Vetting foreign investments
In the 1980s, political concern grew about Japanese investment and, specifically, the proposed purchase by Japanese computer giant Fujitsu of chipmaker Fairchild Semiconductor. The purchase of Fairfield Semiconductor was considered a sensitive industry, with potential defense applications, and prompted Congress in 1988 to pass the Exon-Florio amendment to the Defense Production Act of 1950.
This amendment empowered the committee to not just review foreign investment deals but also to recommend rejecting them. Acting on its recommendation, a U.S. president could block a foreign transaction on “national security” grounds. For instance, in 1990, President George H. W. Bush voided the sale of MAMCO Manufacturing, which made metal parts for airplanes, to a Chinese agency, ordering the China National Aero-Technology Import & Export Corporation to divest itself of the Seattle-based company.
In the context of a committee review, the term national security typically refers to foreign transactions that could cause significant outsourcing of jobs, a loss of control over agricultural supply chains, the sharing of sensitive technologies, control of a firm that satisfies defense needs, or the impairment of critical infrastructure.
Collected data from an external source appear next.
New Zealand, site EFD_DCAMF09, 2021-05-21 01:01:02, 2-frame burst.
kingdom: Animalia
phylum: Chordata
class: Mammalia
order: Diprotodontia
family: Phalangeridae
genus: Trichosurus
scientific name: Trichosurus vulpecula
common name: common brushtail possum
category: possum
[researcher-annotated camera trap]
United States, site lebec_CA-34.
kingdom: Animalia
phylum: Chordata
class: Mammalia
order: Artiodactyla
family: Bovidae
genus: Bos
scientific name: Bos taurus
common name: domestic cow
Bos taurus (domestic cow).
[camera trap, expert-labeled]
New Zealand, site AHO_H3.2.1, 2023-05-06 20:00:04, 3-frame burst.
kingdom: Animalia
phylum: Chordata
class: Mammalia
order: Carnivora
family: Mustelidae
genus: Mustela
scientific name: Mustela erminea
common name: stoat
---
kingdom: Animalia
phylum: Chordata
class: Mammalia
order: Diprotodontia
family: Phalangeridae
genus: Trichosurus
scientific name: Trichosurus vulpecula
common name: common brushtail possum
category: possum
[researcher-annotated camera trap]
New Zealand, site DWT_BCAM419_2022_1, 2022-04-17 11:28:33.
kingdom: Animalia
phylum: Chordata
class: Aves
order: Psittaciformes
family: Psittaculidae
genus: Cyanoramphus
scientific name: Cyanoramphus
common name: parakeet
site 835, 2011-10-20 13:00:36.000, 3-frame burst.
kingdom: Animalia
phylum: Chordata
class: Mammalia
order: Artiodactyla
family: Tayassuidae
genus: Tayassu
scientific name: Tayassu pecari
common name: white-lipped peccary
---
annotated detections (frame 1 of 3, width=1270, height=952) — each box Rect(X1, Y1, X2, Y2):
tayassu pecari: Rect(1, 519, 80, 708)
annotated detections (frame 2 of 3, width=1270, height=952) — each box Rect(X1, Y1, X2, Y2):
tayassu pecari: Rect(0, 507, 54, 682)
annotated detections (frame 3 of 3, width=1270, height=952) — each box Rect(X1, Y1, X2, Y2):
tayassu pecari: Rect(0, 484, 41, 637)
Strengthening the committee
In 2006, Dubai Ports World, owned by the United Arab Emirates government, was about to gain managerial control of six U.S. ports in a major deal. Because of terrorism-related concerns, Sen. Chuck Schumer led a campaign against this proposal and the transaction was eventually called off, even though it had initially been approved by both the committee and President George W. Bush.
In the aftermath of this controversy, lawmakers passed the Foreign Investment and National Security Act in 2007, giving Congress greater oversight of the committee to ensure that potential acquisitions were adequately reviewed. In addition, it required the committee to scrutinize all foreign investment deals in which the pertinent overseas entity is either owned or controlled by a foreign power.
National security concerns
Over time, the Committee on Foreign Investment has been given more power to reflect and act on the political and economic concerns of the U.S.
China, for example, appears to have global ambitions to replace the U.S.-led world order. As it gains geopolitical power, China has come under increased scrutiny by the U.S., with public support to get tough with China on economic issues. In response to these concerns, concrete steps have been taken by U.S. lawmakers to increase the scope of what the committee is able to do.
In 2018, President Donald Trump signed the Foreign Investment Risk Review Modernization Act, giving the committee new powers over certain types of foreign investment that affect many Chinese investors. In the two-year period after the passage of the act, transaction registrations from Chinese investors fell by 43%.
In 2022, President Joe Biden signed an executive order directing the committee to sharpen its investigation of foreign investment deals that could negatively affect cybersecurity, quantum computing, biotechnology and sensitive data. The Committee on Foreign Investment is now more powerful than it has ever been, and it is a gatekeeper on major foreign investment deals.
The U.S. is not alone in examining foreign investment deals for national security implications. In recent times, the United Kingdom, the European Union and Australia have either created or strengthened existing regulations to more carefully police foreign investment deals, particularly those originating in China.
It remains to be seen what the long-term implications of these expanding powers of the Committee on Foreign Investments in the U.S. will be.